Die spätere Ausführung des Läuferzuges zugunsten von Sg1–f3 lässt Weiß zum einen Möglichkeiten, je nach den Zügen von Schwarz auf andere Eröffnungssysteme zu wechseln, so beispielsweise mit c2–c4 zu einer verzögerten Variante des Damengambits. Zum anderen verschleiert sie zunächst die Absicht von Weiß, das Londoner System zu spielen. Die gelegentlich als „beschleunigtes Londoner System“ bezeichnete Variante mit 1. d2–d4 und 2. Lc1–f4 wird in der Regel gegenüber der Abfolge mit 2. Sg1–f3 und 3. Lc1–f4 beziehungsweise der Eröffnung mit 1. Sg1–f3 empfohlen, sofern Weiß von Beginn an den Aufbau des Londoner Systems anstrebt.
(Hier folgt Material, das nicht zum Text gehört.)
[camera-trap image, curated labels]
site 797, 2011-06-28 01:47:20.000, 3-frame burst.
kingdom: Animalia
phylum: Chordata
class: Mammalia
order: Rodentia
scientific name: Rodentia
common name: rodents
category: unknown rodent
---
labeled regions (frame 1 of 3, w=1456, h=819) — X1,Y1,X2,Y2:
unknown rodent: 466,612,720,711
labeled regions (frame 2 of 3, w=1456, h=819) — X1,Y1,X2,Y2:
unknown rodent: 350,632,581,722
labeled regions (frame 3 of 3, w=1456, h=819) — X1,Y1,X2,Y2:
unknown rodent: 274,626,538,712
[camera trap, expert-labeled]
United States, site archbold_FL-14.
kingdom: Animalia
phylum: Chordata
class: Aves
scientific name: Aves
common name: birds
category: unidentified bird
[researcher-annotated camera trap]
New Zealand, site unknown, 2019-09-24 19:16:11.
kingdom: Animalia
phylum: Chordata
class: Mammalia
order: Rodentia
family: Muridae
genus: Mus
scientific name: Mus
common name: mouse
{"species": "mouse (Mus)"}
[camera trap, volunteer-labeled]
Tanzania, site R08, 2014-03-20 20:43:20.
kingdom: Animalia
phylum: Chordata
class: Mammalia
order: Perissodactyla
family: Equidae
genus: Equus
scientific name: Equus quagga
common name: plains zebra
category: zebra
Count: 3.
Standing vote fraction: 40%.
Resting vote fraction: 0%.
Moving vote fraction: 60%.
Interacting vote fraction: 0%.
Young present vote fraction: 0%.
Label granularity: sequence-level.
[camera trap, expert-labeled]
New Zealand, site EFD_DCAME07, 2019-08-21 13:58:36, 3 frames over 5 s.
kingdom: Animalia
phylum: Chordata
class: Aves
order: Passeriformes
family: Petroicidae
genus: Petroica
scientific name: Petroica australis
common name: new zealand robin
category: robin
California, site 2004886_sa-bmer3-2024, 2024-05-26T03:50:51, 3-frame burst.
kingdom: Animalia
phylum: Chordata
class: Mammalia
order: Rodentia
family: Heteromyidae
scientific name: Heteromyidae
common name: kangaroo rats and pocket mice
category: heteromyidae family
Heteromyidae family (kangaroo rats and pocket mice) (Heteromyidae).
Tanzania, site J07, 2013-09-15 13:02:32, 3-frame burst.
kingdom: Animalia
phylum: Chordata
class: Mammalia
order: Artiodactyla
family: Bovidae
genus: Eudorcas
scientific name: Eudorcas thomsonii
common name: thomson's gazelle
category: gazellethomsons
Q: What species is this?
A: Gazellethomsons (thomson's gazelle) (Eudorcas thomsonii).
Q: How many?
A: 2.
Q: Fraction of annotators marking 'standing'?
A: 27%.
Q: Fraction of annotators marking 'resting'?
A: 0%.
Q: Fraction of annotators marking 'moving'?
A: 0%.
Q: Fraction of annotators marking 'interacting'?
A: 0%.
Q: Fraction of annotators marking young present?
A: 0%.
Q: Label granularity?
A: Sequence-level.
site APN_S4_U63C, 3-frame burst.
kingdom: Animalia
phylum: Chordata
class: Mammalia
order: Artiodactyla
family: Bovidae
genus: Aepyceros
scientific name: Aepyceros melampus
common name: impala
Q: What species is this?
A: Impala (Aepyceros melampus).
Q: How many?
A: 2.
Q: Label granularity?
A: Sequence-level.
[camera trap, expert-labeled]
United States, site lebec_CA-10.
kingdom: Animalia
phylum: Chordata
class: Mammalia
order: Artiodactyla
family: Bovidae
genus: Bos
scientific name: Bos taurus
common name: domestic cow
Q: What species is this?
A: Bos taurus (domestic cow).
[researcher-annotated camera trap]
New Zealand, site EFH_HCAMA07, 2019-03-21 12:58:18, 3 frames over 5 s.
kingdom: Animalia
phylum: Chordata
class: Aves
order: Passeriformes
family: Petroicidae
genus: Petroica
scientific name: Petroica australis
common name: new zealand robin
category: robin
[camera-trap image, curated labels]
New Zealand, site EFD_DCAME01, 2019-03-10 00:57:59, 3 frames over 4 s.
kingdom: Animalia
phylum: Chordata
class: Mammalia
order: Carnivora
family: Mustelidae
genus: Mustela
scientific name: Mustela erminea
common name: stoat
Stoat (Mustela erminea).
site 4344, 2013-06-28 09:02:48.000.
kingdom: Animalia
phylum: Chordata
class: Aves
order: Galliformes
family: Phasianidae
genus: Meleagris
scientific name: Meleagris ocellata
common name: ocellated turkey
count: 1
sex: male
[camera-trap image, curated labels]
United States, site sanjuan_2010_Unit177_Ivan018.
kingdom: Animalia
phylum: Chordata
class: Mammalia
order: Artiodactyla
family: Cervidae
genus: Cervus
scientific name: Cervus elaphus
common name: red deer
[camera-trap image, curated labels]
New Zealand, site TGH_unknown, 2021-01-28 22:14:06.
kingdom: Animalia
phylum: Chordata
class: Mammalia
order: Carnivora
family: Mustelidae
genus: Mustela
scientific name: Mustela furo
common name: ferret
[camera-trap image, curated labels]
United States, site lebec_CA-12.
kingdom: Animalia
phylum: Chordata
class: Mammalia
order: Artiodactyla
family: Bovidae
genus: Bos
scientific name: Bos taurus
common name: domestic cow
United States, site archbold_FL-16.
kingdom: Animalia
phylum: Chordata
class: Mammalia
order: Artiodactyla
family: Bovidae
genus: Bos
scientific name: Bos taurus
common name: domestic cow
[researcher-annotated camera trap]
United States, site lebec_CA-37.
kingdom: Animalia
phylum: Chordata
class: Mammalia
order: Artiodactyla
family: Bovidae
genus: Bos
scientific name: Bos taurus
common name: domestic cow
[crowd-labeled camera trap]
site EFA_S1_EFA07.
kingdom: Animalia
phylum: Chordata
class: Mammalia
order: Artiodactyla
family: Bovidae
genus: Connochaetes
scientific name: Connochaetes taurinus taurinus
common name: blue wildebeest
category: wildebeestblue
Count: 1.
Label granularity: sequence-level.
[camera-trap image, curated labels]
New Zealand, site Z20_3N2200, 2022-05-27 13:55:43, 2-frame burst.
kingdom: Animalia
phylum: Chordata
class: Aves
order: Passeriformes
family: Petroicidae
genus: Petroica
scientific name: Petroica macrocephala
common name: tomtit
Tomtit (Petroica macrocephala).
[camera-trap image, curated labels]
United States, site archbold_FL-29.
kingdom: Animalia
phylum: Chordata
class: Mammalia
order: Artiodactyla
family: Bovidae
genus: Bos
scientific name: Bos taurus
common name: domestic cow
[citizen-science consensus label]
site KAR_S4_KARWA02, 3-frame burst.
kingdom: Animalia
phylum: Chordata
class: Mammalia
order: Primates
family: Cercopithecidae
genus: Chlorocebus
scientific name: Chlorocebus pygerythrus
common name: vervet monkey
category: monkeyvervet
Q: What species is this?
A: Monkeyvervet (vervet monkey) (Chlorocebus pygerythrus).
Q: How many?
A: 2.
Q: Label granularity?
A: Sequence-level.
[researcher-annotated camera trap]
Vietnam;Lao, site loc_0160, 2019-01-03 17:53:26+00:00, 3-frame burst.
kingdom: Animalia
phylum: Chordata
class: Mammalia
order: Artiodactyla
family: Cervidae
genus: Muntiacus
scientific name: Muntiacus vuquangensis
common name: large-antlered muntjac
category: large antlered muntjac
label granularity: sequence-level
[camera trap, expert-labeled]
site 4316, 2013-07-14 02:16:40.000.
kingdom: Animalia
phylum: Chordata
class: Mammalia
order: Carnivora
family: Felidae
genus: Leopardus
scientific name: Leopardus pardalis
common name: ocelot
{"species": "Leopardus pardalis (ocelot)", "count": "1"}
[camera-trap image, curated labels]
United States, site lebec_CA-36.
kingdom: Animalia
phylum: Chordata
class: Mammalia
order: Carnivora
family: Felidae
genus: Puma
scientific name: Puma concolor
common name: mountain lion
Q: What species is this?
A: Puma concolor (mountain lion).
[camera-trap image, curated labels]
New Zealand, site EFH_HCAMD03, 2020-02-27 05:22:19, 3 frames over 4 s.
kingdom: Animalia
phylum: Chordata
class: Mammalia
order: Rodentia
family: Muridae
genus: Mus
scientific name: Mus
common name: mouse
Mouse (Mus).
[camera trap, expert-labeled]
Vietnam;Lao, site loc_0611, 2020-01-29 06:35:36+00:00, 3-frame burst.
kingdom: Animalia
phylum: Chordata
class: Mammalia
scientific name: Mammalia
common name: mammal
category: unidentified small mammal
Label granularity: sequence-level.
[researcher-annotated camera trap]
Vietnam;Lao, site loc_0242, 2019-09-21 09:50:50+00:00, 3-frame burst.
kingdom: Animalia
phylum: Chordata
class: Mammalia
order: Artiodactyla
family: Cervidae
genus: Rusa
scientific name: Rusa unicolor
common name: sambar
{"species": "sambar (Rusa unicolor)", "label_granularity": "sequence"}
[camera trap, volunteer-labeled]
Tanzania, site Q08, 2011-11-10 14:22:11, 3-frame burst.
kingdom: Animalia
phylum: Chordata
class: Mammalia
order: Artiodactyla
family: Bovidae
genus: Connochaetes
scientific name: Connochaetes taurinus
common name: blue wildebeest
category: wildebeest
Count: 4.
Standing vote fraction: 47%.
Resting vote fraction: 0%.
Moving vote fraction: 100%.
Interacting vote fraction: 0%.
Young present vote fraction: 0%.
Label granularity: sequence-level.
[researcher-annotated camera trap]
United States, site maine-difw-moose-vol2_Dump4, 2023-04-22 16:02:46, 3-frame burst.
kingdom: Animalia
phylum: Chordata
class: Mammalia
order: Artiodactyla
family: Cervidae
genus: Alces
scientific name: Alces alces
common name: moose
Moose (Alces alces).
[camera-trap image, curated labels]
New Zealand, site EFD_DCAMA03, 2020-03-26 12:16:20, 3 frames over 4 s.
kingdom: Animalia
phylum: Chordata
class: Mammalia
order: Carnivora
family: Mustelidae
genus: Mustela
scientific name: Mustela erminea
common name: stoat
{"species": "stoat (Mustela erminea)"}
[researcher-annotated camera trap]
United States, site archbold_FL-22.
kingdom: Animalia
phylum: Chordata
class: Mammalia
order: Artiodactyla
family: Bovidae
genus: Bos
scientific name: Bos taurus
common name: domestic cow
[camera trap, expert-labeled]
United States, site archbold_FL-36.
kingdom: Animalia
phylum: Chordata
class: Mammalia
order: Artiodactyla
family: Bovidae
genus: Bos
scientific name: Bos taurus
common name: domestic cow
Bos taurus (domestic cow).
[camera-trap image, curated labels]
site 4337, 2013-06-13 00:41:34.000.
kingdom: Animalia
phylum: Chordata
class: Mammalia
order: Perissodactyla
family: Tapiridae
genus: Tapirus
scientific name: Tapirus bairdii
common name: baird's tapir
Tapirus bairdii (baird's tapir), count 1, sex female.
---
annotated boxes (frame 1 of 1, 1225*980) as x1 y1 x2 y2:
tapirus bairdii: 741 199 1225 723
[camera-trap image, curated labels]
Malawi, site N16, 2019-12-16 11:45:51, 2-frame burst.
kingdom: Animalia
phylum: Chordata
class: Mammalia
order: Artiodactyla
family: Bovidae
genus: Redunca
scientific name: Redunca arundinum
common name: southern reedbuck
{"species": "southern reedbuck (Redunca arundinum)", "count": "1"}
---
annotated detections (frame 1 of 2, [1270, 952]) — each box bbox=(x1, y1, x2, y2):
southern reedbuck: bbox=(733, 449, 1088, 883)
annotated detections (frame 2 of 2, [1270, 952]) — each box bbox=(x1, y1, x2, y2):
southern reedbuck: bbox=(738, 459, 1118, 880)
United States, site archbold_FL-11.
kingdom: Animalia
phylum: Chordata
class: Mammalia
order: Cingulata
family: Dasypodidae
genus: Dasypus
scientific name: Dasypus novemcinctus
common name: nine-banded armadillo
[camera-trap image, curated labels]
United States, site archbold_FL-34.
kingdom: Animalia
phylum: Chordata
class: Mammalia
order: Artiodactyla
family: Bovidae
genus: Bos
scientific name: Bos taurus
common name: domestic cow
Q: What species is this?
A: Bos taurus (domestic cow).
Auch die Festigung des Zentrums mit den Zügen e2–e3 und c2–c3 kann noch vor der Entwicklung des Königsspringers gespielt werden. Dies sollte insbesondere bei einem frühen Zug des schwarzen c-Bauers erfolgen, um dem Zug Dd8–b6 mittels Dd1–b3 begegnen zu können.
Der Läufer auf f4
Einem möglichen Angriff auf den f4-Läufer durch den schwarzen Zug Lf8–d6 kann Weiß entweder durch den direkten Abtausch der beiden schwarzfeldrigen Läufer mittels Lf4xd6 begegnen. Anschließend ist gegebenenfalls durch den Zug f2–f4 eine Ergänzung der Bauernkette c3–d4–e3 zu einem Stonewall-ähnlichem Aufbau möglich, sofern zuvor noch nicht Sg1–f3 gespielt wurde. Alternativ ist nach Lf8–d6 für Weiß der Rückzug Lf4–g3 möglich. Sofern Schwarz sich dann selbst für den Läuferabtausch auf g3 entscheidet, öffnet hxg3 die h-Linie für den weißen Turm auf h1 mit entsprechendem Angriffspotential am Königsflügel. Aufgrund dessen gilt der Rückzug nach g3 in der Regel als aktivere Variante, während der Läuferabtausch durch Weiß auf d6 als risikoarm angesehen wird.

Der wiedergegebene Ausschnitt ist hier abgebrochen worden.